In view of their immunodeficiency, HIV-infected patients were the first to be studied and shown to have abnormally low mean plasma cysteine and intracellular glutathione levels (6, 10). The net loss of sulfur amino acids in HIV infection was determined by the sulfur content of the urine and by the release of sulfate from the skeletal muscle tissue of the lower extremities into the blood. These studies indicated that the muscle of HIV patients is the major site of elevated cysteine catabolism (1). It has been estimated that the muscle tissue of an HIV-infected patient with a body weight of ∼70 kg produces, on the average, an excessive amount of sulfate equivalent to a daily catabolism of >5 g cysteine per day (1). SIV-infected rhesus monkeys were also found to have abnormally low cysteine and glutathione levels (11) and increased muscular sulfate levels (15). The abnormally low cysteine and glutathione levels were subsequently confirmed by Len and Lee Herzenberg at Stanford University and several other laboratories. In view of these findings, Dr. Dröge proposed to treat HIV-infected patients with a cysteine derivative such as NAC (5, 24). In cooperation with various clinical partners, Dr. Dröge performed two randomized, placebo-controlled clinical studies on the effects of NAC in asymptomatic HIV-infected patients with and without antiretroviral therapy, respectively (2). Both studies showed that NAC treatment enhanced several immunological functions and restored the natural killer cell activity to almost normal levels (2). Preliminary evidence suggests that partial cysteine depletion may also occur in other viral infections and may possibly be one of the strategies that viruses are using to escape the immune system.

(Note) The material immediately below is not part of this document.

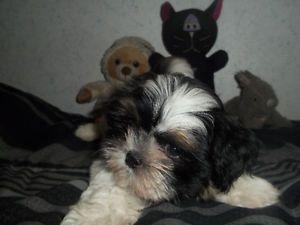 Shih Tzu Poodle Puppy Boy Hamilton Ontario Image 1 Poodle Puppy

Oxidative stress is also involved in inflammatory bowel disease as indicated by the abnormally low level of intestinal glutathione biosynthesis in patients with morbus Crohn and ulcerative colitis (31).
In cancer patients, oxidative stress can be both a curse and a blessing. Oxidative stress plays a major role in the tumor toxic effects of chemotherapy and radiotherapy but, incidentally, has a substantial adverse effect on the host tissue of the patient. In cooperation with several clinical partners, Dr. Dröge has shown that the loss of body cell mass (cancer cachexia) is correlated with an oxidative shift in plasma redox status and reversed by treatment with the glutathione precursor NAC (16) or a cysteine-rich protein (32). Incidentally, treatment with a cysteine-rich protein increased survival, handgrip force, and quality of life parameters when compared with casein, a widely used protein supplement low in cysteine (32).

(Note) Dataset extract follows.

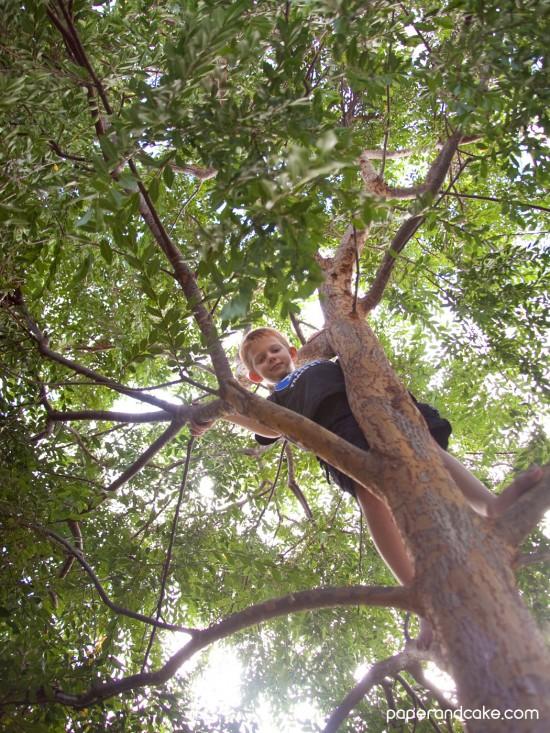 essay on jackfruit tree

Conspicuous changes in the hepatic glutathione and sulfate concentrations were found in tumor-bearing cachectic mice (17). Similar changes were induced in mice by injection of IL-6.
Last but not least, Dr. Dröge has shown that the plasma cysteine concentration in the so-called postabsorptive period (i.e., in the early morning after a period of starvation) declines in the course of aging (7, 9, 16). This decrease in cysteine concentration begins already in the third decade of life and is believed to be the major cause of the age-related increase in oxidative stress. The loss of cysteine in HIV infection is typically associated with an increased cysteine catabolism in skeletal muscle tissues and an increased export of sulfate out of this tissue into the blood, but such a muscular sulfate excretion has not been found in healthy elderly persons (unpublished observation). The detailed analysis of the age-related changes rather indicated that the decrease in plasma cysteine concentrations is in this case caused by a change in amino acid homeostasis because it is associated with a corresponding decrease in plasma asparagine concentrations and, to a lesser extent, by a decrease in amino acids that typically occur in the plasma at relatively higher concentrations (3, 7, 9) (Fig. 3). The age-related decline in the limiting glutathione precursor cysteine, therefore, appears to result from a decreasing ability to recruit free amino acids from ones own skeletal muscle proteins during periods of starvation. As this process is mainly mediated by the autophagic protein catabolism and controlled by the insulin receptor signaling cascade, these findings provide a link between the age-related increase in oxidative stress and the increased lifespan that was found in several animal mutants with a defect in the insulin signaling pathway (3, 7, 9).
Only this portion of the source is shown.